* _PARTS OF THE EXERCISE_
- a) Answer these questions from the reliability and validity glossary, one answer per line:
(i) What two parts make up a participant's score on a measurement?
(ii) What happens to the measurement errors when a measurement has a low reliability?
(iii) What can scientists decide if they cannot make their measurement more reliable?
- b) Transcribe the reliability and validity glossary word for word from "Scientist are never" to "measurement at all.".
- c) Pick up the reliability and validity glossary after its final sentence and keep writing it.
EXCERPTED TEXT: Begin
# Glossary for Reliability and Validity

Definitions and explanations of the most important terms generally associated with statistical reliability and validity

Reliability and validity are concepts used to evaluate the quality of your research. They indicate how well a method, technique or test measures something.

Reliability and validity are two central themes within statistics. The *reliability* refers to the phenomenon that the measurement instrument provides consistent results. If you repeat the same measurement, a reliable instrument will provide the same result. *Validity* describes whether the construct that is aimed to be measured, is indeed being measured by the instrument. The validity is dependent upon the aim of the study: an instrument may be valid for one concept, but not for another. A valid measurement is always a reliable measurement too, but the reverse does not hold: if an instrument provides consistent result, it is reliable, but does not have to be valid.

The score of a participant on a measurement consists of two parts: 1) the true score of the participant and 2) measurement error. In short:

\[Observed\: score = True\: score + Measurement\: error\]

The true score is the score that a participant would have had if the measurement technique was perfect and hence no measurement errors have been made. However, the measurement techniques that researchers use are (almost) never flawless. All measurement techniques consist of measurement error. Because of these measurement errors, scientist can never reveal the exact score of a participant.

Measurement errors and reliability of a measurement are related. When a measurement has a low reliability, the measurement errors are large and the researcher knows little about the true scores of the participants. When a measurement has a high reliability, little measurement error occurred. The observed scores of a participant are then a good (but not perfect) reflection of the true score of the participant.

Scientist are never completely certain how much measurement error is persistent in a study and what the true scores of participants are. In addition, they do not know how reliable their measure is precisely, but they can estimate how reliable it is. If they determine that their measure was not reliable enough, they can try to make their measurement more reliable. If making their measurement more reliable is not possible, they can decide not to use the measurement at all.
EXCERPTED TEXT: End
SUPPLIED INFORMATION: Begin
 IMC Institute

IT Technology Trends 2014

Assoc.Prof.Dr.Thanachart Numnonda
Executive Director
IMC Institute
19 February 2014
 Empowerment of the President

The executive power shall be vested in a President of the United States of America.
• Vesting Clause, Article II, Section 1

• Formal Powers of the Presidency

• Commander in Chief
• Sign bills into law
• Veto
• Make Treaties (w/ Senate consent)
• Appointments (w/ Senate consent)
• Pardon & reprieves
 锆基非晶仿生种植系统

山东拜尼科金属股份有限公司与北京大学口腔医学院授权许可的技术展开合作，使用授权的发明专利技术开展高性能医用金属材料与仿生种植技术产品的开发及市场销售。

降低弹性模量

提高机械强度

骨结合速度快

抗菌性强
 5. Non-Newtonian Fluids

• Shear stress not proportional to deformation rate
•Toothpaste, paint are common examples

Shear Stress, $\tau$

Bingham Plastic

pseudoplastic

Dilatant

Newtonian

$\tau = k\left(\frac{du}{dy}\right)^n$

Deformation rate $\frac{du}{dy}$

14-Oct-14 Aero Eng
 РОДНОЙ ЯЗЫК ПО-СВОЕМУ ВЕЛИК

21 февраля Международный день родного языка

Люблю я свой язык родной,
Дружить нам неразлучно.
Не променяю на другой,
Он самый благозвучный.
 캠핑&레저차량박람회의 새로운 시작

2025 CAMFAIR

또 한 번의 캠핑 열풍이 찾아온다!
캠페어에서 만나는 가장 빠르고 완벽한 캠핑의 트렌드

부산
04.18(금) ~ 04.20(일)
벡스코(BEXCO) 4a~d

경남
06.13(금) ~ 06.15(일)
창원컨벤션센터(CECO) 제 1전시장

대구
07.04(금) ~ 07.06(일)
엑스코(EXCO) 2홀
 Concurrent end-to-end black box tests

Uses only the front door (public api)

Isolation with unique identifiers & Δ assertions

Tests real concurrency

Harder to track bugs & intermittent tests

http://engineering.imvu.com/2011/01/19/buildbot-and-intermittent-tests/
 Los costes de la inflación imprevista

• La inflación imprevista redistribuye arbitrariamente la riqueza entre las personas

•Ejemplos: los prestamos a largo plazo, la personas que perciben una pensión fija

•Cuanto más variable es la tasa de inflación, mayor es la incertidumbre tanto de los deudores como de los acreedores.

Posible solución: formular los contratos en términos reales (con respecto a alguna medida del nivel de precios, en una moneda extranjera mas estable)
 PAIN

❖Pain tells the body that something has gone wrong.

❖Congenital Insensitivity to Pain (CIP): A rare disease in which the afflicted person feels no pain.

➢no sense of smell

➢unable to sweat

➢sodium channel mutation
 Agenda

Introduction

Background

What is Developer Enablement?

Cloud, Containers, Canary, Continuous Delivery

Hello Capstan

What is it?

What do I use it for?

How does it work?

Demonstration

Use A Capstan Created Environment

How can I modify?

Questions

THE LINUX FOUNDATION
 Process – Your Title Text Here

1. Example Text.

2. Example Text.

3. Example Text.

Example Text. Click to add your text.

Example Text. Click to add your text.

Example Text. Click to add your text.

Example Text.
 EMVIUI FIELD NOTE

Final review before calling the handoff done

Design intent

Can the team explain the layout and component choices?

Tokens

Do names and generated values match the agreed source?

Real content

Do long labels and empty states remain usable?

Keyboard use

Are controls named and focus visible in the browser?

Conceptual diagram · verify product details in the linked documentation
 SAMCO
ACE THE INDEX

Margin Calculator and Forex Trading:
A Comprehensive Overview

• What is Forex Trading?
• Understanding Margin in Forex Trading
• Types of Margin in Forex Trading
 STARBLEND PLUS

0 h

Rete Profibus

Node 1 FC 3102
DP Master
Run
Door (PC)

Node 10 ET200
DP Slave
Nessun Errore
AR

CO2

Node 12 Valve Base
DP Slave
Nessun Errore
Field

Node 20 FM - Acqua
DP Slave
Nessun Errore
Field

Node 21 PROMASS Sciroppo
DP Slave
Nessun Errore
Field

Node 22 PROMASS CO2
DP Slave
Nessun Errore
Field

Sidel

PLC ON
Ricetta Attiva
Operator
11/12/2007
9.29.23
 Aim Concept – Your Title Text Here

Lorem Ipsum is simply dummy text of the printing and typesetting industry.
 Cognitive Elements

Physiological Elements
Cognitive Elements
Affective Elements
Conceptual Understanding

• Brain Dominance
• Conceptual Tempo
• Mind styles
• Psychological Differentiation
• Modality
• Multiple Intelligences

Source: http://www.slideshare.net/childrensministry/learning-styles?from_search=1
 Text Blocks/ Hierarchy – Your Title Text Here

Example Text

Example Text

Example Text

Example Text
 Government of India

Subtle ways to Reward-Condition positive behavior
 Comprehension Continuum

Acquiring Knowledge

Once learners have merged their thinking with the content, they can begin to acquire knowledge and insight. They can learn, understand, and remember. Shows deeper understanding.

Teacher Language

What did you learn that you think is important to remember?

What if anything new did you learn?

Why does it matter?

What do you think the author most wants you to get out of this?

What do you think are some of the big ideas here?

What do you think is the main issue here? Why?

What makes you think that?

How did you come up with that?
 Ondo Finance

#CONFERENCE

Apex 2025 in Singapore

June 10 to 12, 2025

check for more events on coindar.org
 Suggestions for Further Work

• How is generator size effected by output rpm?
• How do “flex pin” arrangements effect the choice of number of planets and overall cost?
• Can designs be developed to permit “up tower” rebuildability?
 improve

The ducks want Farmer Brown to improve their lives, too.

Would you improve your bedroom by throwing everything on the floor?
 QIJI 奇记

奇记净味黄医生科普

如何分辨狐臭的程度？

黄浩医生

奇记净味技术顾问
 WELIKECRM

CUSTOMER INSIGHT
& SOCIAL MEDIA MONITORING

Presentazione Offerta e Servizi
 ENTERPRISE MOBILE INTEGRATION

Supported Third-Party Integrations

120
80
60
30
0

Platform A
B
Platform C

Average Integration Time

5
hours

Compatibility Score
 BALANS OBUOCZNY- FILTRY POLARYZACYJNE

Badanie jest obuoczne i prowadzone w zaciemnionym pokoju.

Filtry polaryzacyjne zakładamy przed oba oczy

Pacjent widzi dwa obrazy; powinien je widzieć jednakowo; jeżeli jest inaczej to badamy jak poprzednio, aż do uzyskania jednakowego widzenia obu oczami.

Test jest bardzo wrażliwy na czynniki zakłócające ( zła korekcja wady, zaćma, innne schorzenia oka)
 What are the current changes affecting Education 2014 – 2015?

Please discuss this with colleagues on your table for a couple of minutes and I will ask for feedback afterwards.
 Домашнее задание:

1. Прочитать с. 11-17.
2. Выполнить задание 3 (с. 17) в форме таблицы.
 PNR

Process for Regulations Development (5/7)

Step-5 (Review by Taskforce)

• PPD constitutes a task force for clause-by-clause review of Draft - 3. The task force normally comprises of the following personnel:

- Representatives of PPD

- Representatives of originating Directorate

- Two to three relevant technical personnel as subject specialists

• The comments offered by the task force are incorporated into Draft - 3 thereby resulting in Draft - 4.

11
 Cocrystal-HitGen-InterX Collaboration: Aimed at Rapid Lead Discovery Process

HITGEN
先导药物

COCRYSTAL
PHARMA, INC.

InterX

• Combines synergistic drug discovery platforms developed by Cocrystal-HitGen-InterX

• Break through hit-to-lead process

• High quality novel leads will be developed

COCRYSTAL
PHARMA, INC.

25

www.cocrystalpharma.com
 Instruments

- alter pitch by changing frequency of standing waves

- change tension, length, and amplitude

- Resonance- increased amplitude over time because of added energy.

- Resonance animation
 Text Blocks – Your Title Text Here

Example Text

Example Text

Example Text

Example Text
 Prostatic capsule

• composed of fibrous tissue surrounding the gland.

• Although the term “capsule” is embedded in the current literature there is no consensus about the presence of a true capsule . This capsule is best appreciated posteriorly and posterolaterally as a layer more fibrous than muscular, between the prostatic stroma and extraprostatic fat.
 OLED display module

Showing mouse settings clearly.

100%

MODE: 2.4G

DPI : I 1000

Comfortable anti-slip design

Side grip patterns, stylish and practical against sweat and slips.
SUPPLIED INFORMATION: End
* _EXERCISE RESPONSES_
- a)
(i) The true score of the participant and measurement error.
(ii) The measurement errors are large.
(iii) They can decide not to use the measurement at all.

- b)
Scientist are never completely certain how much measurement error is persistent in a study and what the true scores of participants are. In addition, they do not know how reliable their measure is precisely, but they can estimate how reliable it is. If they determine that their measure was not reliable enough, they can try to make their measurement more reliable. If making their measurement more reliable is not possible, they can decide not to use the measurement at all.

- c)
The total variance in a data set of scores consists of two parts: 1) variance by true scores and 2) variance by measurement errors. In formula form, this is:

\[{\small Total\: variance = Variance\: by\: true\: scores + Variance\: by\: measurement\: errors}\]

We can also say that the proportion of total variances that is in accordance with the true scores of the participants is the

*systematic variance*, because the true scores are systematically related to the measurement.The variance that is caused by measurement errors is called

*error variance*, because this variance is not related to what the scientist examines.We therefore can say that the reliability can be computed by dividing the systematic variance by the total variance:

\[Reliability = \frac{Systematic\: variance}{Total\: variance}\]

- The reliability of a measurement is somewhere between 0 and 1. A reliability of 0 implies that the scores solely exist of measurement errors and that there is no true score variance present in the data. The scores only refer to measurement errors. The reverse applies to a reliability of 1: now, only true score variance is present, and there is no variance caused by measurement errors. The rule-of-thumb is that a measure is reliable when the reliability is at least .70. This implies that 70% of the variance in the data refers to true score variance (systematic variance).

Researchers use three types of reliability for analyzing their data: 1) test-retest reliability 2) inter-item reliability and 3) inter-rater reliability.

Test-retest reliability refers to the consistency in the responses of participants throughout time. Often, participants are measured with time between the measurement occasions. If we assume that a characteristic is stable, the person should get similar scores with similar measurements. If someone scores 110 on an IQ-test the first time, this person should score around 110 on the second measurement occasion. This is because IQ is a relatively stable concept. However, both measurement occasions will not be completely similar, so measurement errors will occur. If the correlation between both tests is high (at least .70), a test (here: IQ-test) has a high reliability. Examples where we expect a high test-retest reliability are: intelligence-, attitude- and personality tests. Examples where we expect a low test-retest reliability are less stable characteristics such as hunger, fatigue or concentration level.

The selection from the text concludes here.